The group also points out that bookings remain “strong”, with those for the fourth quarter similar to their pre-pandemic level for the 2019 financial year.
The British carrier is now expecting for its staggered third quarter, which ends on June 30, on a transport capacity of 87% of the levels of the 2019 financial year, against 90% planned until then.
This represents 140,000 flights for 22 million passengers, and 550% of capacity for the same period in the 2021 financial year, when the restrictions linked to the pandemic still paralyzed most traffic.
In the fourth quarter, which ends on September 30, the transport capacity is expected to be around 90% of the level of the 2019 financial year, against 97% until then.
Given the “unprecedented” acceleration in traffic in the first half of 2022 thanks to the lifting of health restrictions, “aviation in Europe is facing operational difficulties” which include “delays in traffic control and staff shortages “in airports, comments Easyjet.

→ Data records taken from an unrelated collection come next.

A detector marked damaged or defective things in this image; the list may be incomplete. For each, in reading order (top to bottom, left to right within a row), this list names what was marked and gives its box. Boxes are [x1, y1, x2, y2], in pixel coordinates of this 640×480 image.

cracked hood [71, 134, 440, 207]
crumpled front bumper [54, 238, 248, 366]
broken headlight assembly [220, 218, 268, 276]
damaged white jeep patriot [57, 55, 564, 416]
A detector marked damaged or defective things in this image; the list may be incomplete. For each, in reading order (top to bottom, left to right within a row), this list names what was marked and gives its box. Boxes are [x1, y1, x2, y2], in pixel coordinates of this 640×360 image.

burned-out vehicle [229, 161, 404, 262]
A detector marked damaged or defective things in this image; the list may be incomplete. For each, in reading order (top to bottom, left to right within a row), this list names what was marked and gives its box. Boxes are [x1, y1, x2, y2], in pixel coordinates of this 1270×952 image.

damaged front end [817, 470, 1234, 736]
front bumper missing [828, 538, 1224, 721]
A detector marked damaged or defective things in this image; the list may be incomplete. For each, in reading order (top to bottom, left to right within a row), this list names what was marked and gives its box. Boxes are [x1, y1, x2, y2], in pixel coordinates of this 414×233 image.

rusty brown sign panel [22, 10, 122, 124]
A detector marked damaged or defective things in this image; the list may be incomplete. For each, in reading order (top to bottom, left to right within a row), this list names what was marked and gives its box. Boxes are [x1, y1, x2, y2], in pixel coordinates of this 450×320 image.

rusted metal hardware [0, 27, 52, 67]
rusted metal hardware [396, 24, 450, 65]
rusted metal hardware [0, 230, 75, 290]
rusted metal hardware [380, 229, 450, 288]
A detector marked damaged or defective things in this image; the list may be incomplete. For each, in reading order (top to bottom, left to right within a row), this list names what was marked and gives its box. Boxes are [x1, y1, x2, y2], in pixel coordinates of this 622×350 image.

“A very tight labor market for the entire sector, including cabin crew, and increasing times to verify the identities” of candidates for aviation jobs are hampering efforts to speed up the offer, she adds.

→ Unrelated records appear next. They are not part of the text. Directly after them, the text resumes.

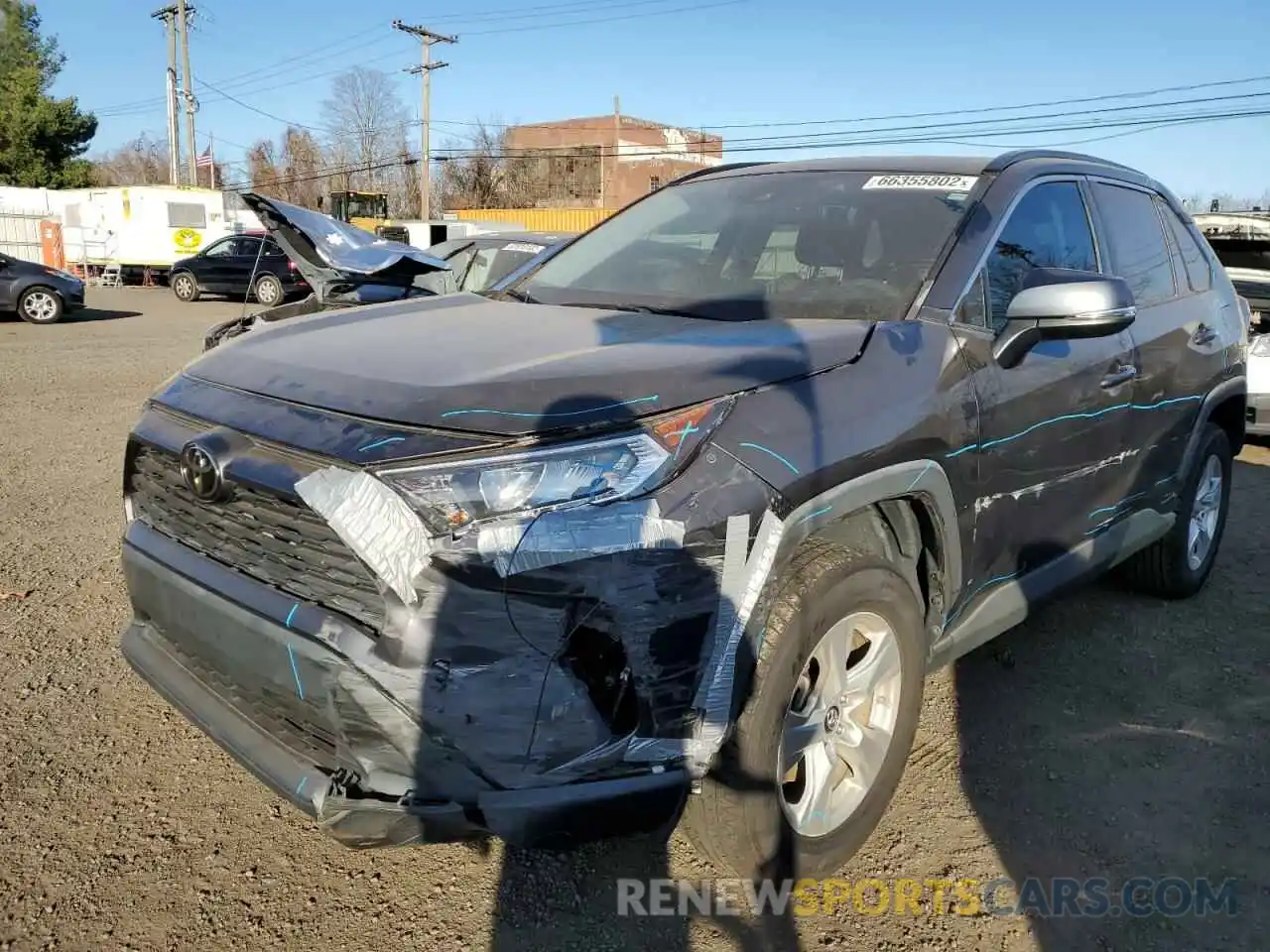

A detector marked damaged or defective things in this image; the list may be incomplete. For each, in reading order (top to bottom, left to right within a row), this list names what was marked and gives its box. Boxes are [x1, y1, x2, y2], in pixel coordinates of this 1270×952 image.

dented hood [238, 191, 451, 299]
dented hood [182, 293, 873, 438]
torn fender liner [294, 467, 434, 606]
broken headlight lens [375, 396, 736, 537]
torn fender liner [477, 500, 686, 581]
damaged gray suv [121, 151, 1249, 878]
crushed front bumper [119, 531, 691, 848]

“This is reflected in recently announced flight limits at two of our largest airports, Gatwick in London, and Amsterdam (Schiphol),” Easyjet said.
Gatwick notably announced on Friday that it was limiting the number of daily flights in July and August to avoid a repeat of the chaos at airports in recent weeks.
Easyjet believes it will be able to fly most affected travelers on other flights, “many on the same day as originally booked”, and promises to warn its customers.